* _Given request_: Reproduce word for word all the lines from the one containing "In the context" down to the one containing "2154 centimetres", with both of those lines included.

※

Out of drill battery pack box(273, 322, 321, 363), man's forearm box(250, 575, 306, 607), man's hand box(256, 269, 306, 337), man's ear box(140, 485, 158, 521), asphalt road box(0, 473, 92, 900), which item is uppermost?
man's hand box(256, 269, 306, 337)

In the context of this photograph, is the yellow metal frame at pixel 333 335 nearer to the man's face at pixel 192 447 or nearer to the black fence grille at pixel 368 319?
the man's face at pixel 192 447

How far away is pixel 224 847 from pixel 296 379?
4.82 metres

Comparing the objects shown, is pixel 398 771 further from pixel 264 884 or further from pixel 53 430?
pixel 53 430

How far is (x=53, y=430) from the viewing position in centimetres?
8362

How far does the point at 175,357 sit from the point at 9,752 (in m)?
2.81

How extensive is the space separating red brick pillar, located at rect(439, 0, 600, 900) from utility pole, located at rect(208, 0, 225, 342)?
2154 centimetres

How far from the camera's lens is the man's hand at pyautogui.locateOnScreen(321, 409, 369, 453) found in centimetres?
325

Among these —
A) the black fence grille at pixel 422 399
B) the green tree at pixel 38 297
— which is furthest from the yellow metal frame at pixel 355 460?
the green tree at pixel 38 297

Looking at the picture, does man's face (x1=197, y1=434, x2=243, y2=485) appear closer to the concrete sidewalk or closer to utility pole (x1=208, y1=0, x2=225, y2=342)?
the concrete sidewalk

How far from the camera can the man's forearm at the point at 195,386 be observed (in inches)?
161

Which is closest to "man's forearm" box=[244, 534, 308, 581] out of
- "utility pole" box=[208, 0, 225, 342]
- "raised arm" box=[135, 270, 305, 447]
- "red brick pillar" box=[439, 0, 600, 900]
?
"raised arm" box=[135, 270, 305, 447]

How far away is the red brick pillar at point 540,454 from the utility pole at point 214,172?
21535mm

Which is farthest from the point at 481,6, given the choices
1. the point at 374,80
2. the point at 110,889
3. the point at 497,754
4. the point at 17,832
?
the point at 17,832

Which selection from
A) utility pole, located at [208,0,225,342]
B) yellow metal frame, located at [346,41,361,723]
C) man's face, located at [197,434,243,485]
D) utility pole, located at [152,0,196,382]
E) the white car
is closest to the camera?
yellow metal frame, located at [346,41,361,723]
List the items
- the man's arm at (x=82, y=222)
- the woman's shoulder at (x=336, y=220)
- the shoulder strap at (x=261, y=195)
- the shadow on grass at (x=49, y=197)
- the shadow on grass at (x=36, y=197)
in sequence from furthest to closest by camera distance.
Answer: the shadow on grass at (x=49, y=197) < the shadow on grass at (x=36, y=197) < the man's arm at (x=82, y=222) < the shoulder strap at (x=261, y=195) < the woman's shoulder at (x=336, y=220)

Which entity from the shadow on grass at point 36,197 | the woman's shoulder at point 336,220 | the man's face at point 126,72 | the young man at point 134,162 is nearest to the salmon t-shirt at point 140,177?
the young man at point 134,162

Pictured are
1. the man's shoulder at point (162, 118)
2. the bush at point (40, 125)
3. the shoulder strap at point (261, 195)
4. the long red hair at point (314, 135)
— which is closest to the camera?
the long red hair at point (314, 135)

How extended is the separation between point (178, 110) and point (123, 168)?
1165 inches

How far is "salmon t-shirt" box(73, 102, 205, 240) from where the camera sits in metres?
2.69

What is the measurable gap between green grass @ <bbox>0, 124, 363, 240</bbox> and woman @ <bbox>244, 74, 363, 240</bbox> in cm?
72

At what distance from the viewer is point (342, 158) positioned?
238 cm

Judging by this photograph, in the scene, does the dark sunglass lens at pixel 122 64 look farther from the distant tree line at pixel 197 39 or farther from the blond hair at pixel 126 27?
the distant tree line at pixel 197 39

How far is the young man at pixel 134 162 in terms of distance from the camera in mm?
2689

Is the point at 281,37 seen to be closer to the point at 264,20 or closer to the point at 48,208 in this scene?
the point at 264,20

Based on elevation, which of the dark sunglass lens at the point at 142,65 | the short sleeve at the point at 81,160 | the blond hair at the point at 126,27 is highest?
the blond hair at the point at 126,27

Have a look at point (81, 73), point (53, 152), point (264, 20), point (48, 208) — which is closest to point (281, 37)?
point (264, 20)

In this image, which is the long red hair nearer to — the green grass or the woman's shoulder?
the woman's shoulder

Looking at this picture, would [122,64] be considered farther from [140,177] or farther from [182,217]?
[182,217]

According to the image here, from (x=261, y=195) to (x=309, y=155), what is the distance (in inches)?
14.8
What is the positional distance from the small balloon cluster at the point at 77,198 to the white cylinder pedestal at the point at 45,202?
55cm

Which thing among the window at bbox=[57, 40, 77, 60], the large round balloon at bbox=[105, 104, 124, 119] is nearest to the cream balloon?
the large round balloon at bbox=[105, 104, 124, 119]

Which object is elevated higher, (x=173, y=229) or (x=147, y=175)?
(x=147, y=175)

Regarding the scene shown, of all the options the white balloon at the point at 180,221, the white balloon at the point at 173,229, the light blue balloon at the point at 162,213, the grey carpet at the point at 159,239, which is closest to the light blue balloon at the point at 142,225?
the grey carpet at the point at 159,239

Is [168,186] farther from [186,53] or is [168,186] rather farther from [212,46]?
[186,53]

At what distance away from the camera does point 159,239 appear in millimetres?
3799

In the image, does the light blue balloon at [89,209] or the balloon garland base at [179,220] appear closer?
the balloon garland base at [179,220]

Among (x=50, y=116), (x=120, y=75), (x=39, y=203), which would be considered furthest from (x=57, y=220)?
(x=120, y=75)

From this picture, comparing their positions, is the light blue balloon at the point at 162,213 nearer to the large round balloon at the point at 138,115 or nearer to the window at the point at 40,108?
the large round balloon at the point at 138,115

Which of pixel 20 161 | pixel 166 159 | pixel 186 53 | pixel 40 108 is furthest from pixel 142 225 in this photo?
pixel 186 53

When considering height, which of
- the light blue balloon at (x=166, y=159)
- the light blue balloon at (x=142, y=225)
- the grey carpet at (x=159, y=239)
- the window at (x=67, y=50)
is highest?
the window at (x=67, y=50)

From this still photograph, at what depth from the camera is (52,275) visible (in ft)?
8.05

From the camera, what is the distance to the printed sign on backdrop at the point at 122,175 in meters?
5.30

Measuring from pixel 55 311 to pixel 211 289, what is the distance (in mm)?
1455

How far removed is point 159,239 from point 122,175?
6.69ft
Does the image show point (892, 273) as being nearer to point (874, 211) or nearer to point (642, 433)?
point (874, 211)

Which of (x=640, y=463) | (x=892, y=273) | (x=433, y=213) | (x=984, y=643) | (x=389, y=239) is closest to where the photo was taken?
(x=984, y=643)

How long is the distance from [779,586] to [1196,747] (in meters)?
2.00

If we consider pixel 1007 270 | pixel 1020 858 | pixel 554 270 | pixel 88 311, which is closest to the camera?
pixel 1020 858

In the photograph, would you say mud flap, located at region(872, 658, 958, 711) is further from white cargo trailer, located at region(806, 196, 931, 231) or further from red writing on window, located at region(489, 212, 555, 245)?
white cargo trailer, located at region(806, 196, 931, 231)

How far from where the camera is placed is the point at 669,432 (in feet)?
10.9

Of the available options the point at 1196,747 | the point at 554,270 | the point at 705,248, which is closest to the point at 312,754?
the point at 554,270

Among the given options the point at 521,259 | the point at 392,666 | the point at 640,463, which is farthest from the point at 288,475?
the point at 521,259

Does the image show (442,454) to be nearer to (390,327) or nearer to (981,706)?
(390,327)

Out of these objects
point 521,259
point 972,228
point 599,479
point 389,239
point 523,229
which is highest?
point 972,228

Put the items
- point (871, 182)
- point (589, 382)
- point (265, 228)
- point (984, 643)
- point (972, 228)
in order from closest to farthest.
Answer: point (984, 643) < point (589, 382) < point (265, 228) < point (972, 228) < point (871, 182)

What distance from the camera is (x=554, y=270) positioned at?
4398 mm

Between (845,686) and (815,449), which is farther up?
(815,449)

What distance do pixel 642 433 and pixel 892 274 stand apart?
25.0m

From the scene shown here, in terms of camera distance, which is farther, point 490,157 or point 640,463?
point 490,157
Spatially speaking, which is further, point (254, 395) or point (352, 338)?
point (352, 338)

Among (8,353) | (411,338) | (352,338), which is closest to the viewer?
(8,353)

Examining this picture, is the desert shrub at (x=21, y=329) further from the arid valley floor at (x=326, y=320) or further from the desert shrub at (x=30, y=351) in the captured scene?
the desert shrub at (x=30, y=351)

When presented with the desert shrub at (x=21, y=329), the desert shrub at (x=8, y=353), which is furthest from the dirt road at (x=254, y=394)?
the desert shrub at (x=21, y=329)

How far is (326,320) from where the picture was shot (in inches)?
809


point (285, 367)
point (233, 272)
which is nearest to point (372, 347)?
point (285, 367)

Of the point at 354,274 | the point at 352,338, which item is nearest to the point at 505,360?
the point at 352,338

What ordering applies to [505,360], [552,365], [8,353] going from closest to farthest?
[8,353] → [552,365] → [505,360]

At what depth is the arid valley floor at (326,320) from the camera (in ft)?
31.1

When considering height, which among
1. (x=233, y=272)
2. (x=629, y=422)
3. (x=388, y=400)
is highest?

※

* _Exercise answer_:
In the context of this photograph, is the yellow metal frame at pixel 333 335 nearer to the man's face at pixel 192 447 or nearer to the black fence grille at pixel 368 319?
the man's face at pixel 192 447

How far away is pixel 224 847 from pixel 296 379?
4.82 metres

Comparing the objects shown, is pixel 398 771 further from pixel 264 884 or further from pixel 53 430?
pixel 53 430

How far is (x=53, y=430) from the viewing position in centimetres?
8362

How far does the point at 175,357 sit from the point at 9,752 (in m)?
2.81

How extensive is the space separating red brick pillar, located at rect(439, 0, 600, 900) from utility pole, located at rect(208, 0, 225, 342)?
2154 centimetres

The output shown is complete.